I'm trying to configure Apache Spark with Apache Iceberg. But got this error:
Exception in thread "main" java.lang.NoSuchMethodError:
'org.apache.hadoop.hive.metastore.IMetaStoreClient org.apache.hadoop.hive.metastore.RetryingMetaStoreClient.getProxy(org.apache.hadoop.hive.conf.HiveConf, org.apache.hadoop.hive.metastore.HiveMetaHookLoader, java.util.concurrent.ConcurrentHashMap, java.lang.String, boolean)'
I tried different versions of "hive-metastore" from 3.0.0 to 3.1.3.
With 3.1.3 I got:
Exception in thread "main" java.lang.UnsupportedOperationException: Unsupported Hive Metastore version (3.1.3). Please set spark.sql.hive.metastore.version with a valid version.
Here is my build.sbt:
ThisBuild / version := "0.1.0-SNAPSHOT"
ThisBuild / scalaVersion := "2.12.15"
lazy val root = (project in file("."))
.settings(
name := "iceberg"
val sparkVersion = "3.1.1"
libraryDependencies ++= Seq(
"com.github.pureconfig" %% "pureconfig" % "0.14.0",
"org.apache.spark" %% "spark-core" % sparkVersion % Compile,
"org.apache.spark" %% "spark-sql" % sparkVersion % Compile,
"org.apache.hadoop" % "hadoop-aws" % sparkVersion % Compile,
"com.github.housepower" % "clickhouse-integration-spark_2.12" % "2.7.1",
"com.github.housepower" % "clickhouse-native-jdbc" % "2.7.1",
"org.apache.iceberg" %% "iceberg-spark-runtime-3.1" % "1.3.0" % Compile,
"org.apache.spark" %% "spark-hive" % sparkVersion % Compile,
"org.apache.hive" % "hive-metastore" % "3.1.0",
"org.apache.iceberg" % "iceberg-hive-metastore" % "1.3.1"
)
dependencyOverrides ++= Seq(
"com.fasterxml.jackson.module" % "jackson-module-scala_2.12" % "2.14.2"
)
And my scala code:
import org.apache.spark.sql.{SaveMode, SparkSession}
import org.apache.spark.sql.DataFrame
import org.apache.spark.sql.functions._
import org.apache.hadoop.fs.{FileSystem, Path}
import org.apache.spark.sql.expressions.Window
import org.apache.spark.sql.types._
import org.apache.log4j.{Level, Logger}
import ru.gpmdata.datafactory.dooh.config.AppConfig
object MyJob extends App {
val appConfig = AppConfig()
val s3Config = appConfig.s3
val chConfig = appConfig.clickhouse
val spark = SparkSession.builder()
.appName("MyJob")
.master("local")
// Enabling Iceberg Metastore
.config("spark.sql.extensions", "org.apache.iceberg.spark.extensions.IcebergSparkSessionExtensions")

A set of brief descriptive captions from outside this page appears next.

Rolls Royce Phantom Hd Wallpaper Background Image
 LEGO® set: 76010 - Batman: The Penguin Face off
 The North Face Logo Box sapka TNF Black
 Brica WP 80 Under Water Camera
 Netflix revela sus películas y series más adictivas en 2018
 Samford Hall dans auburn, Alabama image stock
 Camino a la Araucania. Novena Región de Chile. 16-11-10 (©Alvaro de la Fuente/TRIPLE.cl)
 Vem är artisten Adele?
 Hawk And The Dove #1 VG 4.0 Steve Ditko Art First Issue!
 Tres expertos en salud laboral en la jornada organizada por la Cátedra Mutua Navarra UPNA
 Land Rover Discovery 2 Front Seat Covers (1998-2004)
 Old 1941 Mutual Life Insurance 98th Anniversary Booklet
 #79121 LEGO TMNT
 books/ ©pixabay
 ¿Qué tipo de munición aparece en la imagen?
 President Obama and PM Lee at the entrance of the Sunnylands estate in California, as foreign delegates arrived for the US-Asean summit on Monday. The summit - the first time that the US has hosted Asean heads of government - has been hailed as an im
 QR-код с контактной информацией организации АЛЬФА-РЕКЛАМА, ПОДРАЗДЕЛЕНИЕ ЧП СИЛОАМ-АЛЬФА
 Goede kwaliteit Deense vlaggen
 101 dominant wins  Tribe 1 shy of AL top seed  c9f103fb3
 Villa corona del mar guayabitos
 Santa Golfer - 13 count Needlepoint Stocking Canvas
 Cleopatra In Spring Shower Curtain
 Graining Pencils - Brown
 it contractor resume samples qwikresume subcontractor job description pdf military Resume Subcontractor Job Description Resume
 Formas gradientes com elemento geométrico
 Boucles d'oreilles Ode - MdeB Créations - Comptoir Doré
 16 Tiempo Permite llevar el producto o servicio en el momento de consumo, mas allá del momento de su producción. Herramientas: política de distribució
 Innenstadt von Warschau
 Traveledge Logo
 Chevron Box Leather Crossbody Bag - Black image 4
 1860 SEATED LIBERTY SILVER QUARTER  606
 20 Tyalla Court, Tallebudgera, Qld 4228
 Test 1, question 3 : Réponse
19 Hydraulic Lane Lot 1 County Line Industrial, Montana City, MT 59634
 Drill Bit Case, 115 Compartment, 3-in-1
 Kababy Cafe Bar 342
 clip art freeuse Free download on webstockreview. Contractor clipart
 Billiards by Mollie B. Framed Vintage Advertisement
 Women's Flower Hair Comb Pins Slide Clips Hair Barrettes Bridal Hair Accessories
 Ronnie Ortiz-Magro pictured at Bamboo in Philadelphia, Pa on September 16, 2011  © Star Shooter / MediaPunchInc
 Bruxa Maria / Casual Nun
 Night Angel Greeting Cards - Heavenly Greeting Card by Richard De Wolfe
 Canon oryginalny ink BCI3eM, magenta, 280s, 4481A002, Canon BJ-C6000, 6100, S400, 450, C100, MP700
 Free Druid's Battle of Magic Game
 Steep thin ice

.config("spark.sql.catalog.spark_catalog", "org.apache.iceberg.spark.SparkSessionCatalog")
.config("spark.sql.catalog.spark_catalog.type", "rest")
.config("spark.sql.catalog.spark_catalog.uri", "https://iceberg.foo.org")
.config("spark.sql.catalog.hadoop_prod.hadoop.fs.s3a.endpoint", "http://s3.foo.org:9000")
.config("spark.sql.catalog.hadoop_prod.hadoop.fs.s3a.access.key", appConfig.s3.accessKey)
.config("spark.sql.catalog.hadoop_prod.hadoop.fs.s3a.secret.key", appConfig.s3.secretKey)
.config("spark.sql.catalog.spark_catalog.warehouse.dir", "s3a://foo-iceberg-prod")
.config("spark.sql.hive.metastore.version", "3.1.0")
.config("spark.sql.catalog.local", "org.apache.iceberg.spark.SparkCatalog")
.config("spark.sql.catalog.local.type", "hadoop")
.config("spark.sql.catalog.local.warehouse", "./warehouse")
.config("spark.sql.defaultCatalog", "spark_catalog")
.enableHiveSupport()
.getOrCreate()
val icebergDF = spark.sql("select 1 as n")
icebergDF.show()
spark.stop()
}
This solved exactly same problem for me:
"org.apache.hive" % "hive-metastore" % "2.3.7"
and
.config("spark.sql.catalog.iceberg_catalog.io-impl", "org.apache.iceberg.aws.s3.S3FileIO")
.config("spark.hadoop.fs.s3.impl", "org.apache.hadoop.fs.s3a.S3AFileSystem")